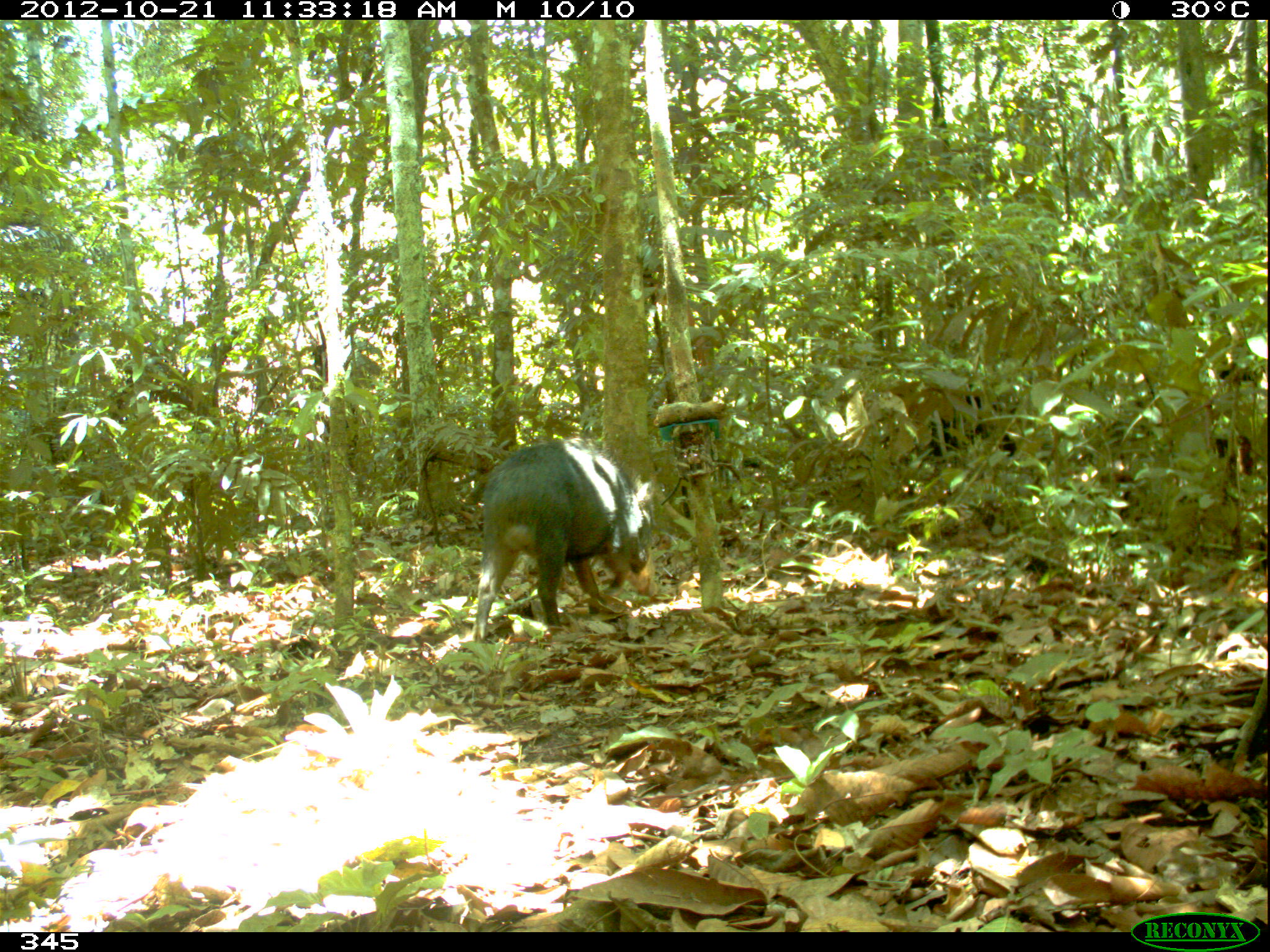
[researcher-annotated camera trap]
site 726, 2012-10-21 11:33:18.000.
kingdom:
___
Work order » All the lines above must be written out exactly, without a single picture.

Solution for this problem »
[researcher-annotated camera trap]
site 726, 2012-10-21 11:33:18.000.
kingdom:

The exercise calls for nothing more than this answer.